=== EXTRACTO FUENTE ===
Una vez más, Los Simpson han propiciado la reflexión:
en el capítulo titulado “La rival de Lisa” además de una excelente demostración
de respeto por parte de los guionistas hacia Poe, se muestra el resultado de
enmarcar la inteligencia en un ambiente cuya directriz es la competencia por
consagrarse como superior a los demás, sin importar en qué y a través de logros
individuales donde supuestamente todo participante tiene las mismas
oportunidades de triunfar. Así, Lisa siente que está perdiendo valía debido a
sus supuestas derrotas frente a la nueva alumna, Allison (que, por si no fuera
poco, es un año más joven), mismas que todos aceptan, con naturalidad, como
parte de los retos cotidianos de ir a la escuela. En la era del hombre como
mercancía era de esperarse que el ingenio humano entrara en el mercado de
habilidades que uno puede ofrecerle a una posible pareja o un posible proveedor
de ingresos. ¿Cuáles son las consecuencias de esto?
En primer lugar, podemos observar el
surgimiento de fenómenos como los ejercicios que prometen “fortalecer” el
cerebro, los cuales han llegado a aparecer en libros, cursos y hasta
aplicaciones de celular (recibiendo importantes multas por publicidad engañosa
ya que los efectos que prometen no están totalmente avalados por la comunidad
de las ciencias cognitivas). Estos negocios explotan el sesgo del mundo justo y
el discurso de la perseverancia, dupla de acoplamiento perfecto: cualquiera
puede lograr cualquier cosa con el esfuerzo suficiente ya que el que hace o se
hace un bien, recibe un bien. Porque es obvio que así funciona la realidad
manejada por homínidos inseguros.
=== ENTRADAS DEL CONJUNTO ===
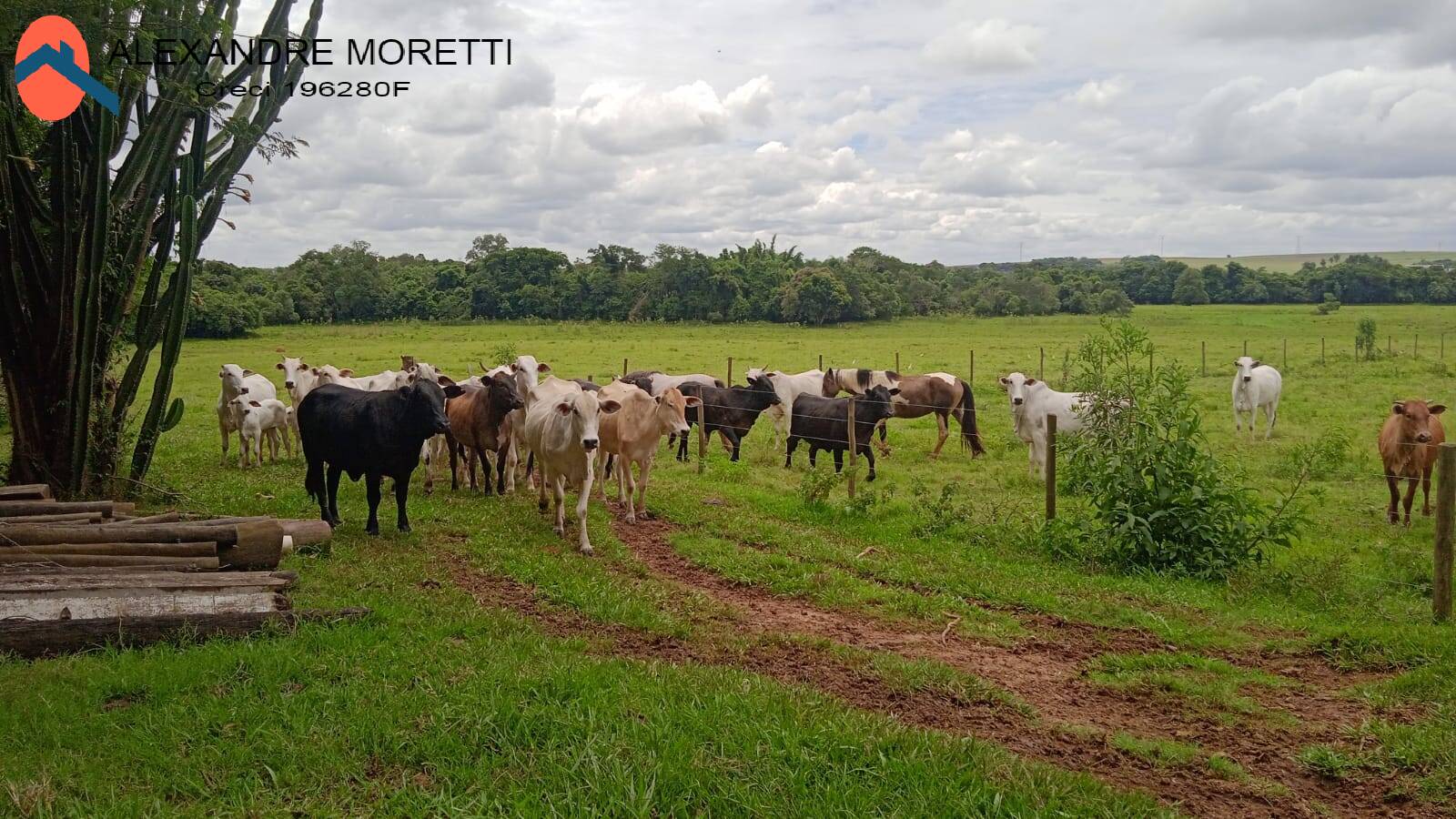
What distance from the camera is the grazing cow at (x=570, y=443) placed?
417 inches

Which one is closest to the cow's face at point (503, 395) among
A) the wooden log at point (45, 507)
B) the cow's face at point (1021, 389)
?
the wooden log at point (45, 507)

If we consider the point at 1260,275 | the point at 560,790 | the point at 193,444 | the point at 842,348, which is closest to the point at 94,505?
the point at 560,790

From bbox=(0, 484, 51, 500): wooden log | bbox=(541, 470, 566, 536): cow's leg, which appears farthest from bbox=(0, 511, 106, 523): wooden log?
bbox=(541, 470, 566, 536): cow's leg

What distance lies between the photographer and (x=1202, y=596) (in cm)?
879

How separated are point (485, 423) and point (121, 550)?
231 inches

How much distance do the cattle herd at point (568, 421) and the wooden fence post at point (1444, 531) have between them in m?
2.97

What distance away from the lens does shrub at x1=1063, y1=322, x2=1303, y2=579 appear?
9656 mm

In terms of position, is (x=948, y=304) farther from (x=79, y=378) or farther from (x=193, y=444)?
(x=79, y=378)

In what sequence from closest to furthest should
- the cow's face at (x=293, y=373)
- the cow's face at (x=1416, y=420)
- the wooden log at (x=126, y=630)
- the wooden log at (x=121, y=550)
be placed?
the wooden log at (x=126, y=630), the wooden log at (x=121, y=550), the cow's face at (x=1416, y=420), the cow's face at (x=293, y=373)

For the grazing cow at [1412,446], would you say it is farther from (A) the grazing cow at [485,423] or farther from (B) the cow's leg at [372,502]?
(B) the cow's leg at [372,502]

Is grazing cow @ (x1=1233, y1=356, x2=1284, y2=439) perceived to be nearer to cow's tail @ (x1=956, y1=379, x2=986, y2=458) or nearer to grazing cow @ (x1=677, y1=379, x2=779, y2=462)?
cow's tail @ (x1=956, y1=379, x2=986, y2=458)

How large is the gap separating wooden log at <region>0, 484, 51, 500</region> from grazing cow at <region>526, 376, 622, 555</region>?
4.91 meters

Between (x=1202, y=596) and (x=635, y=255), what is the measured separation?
230 ft

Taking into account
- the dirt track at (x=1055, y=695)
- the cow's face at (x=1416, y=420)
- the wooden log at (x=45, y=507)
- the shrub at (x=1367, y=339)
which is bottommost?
the dirt track at (x=1055, y=695)
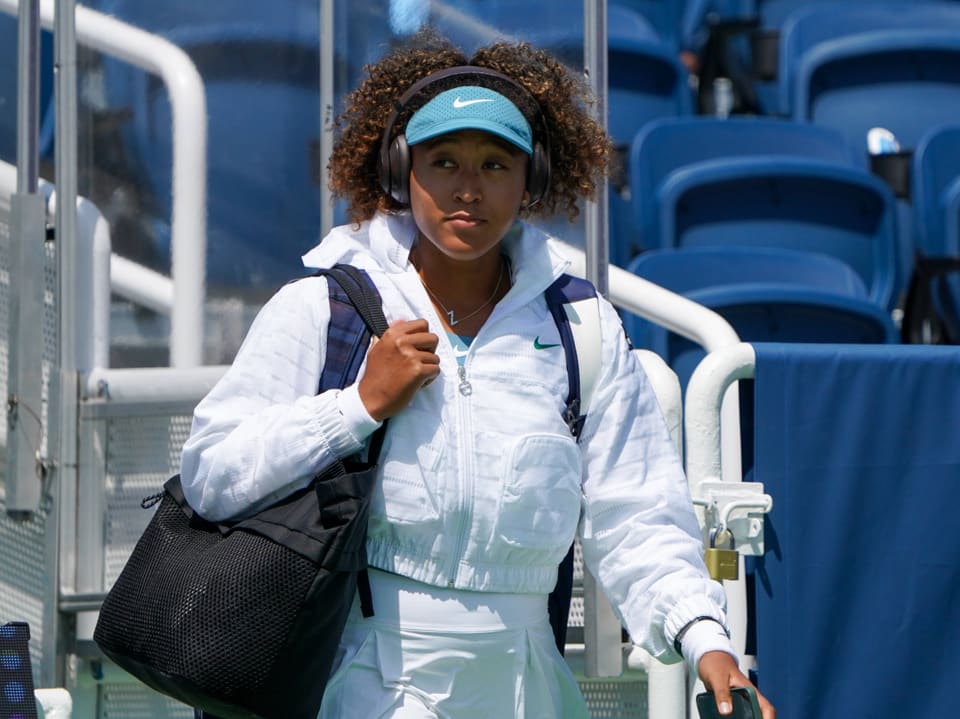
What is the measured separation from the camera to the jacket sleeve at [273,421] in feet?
7.30

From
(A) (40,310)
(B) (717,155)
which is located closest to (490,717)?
===
■ **LISTA DE TAREAS**:
A - Traduce al inglés esta oración del extracto fuente: "En la era del hombre como mercancía era de esperarse que el ingenio humano entrara en el mercado de habilidades que uno puede ofrecerle a una posible pareja o un posible proveedor de ingresos."
B - Con base en el extracto fuente, explica por qué los ejercicios para "fortalecer" el cerebro recibieron multas por publicidad engañosa.
C - Responde a partir del extracto fuente:
(i) ¿Qué título tiene el capítulo de Los Simpson que se comenta?
(ii) ¿Cómo se llama la nueva alumna y qué diferencia de edad tiene respecto a Lisa?
(iii) ¿Qué dos elementos explotan los negocios de ejercicios cerebrales?

■ **RESULTADOS POR TAREA**:
A - In the era of man as a commodity, it was to be expected that human ingenuity would enter the market of skills that one can offer to a potential partner or a potential provider of income.

B - Recibieron multas porque los efectos que prometen no están totalmente avalados por la comunidad de las ciencias cognitivas.

C -
(i) "La rival de Lisa".
(ii) Se llama Allison y es un año más joven.
(iii) El sesgo del mundo justo y el discurso de la perseverancia.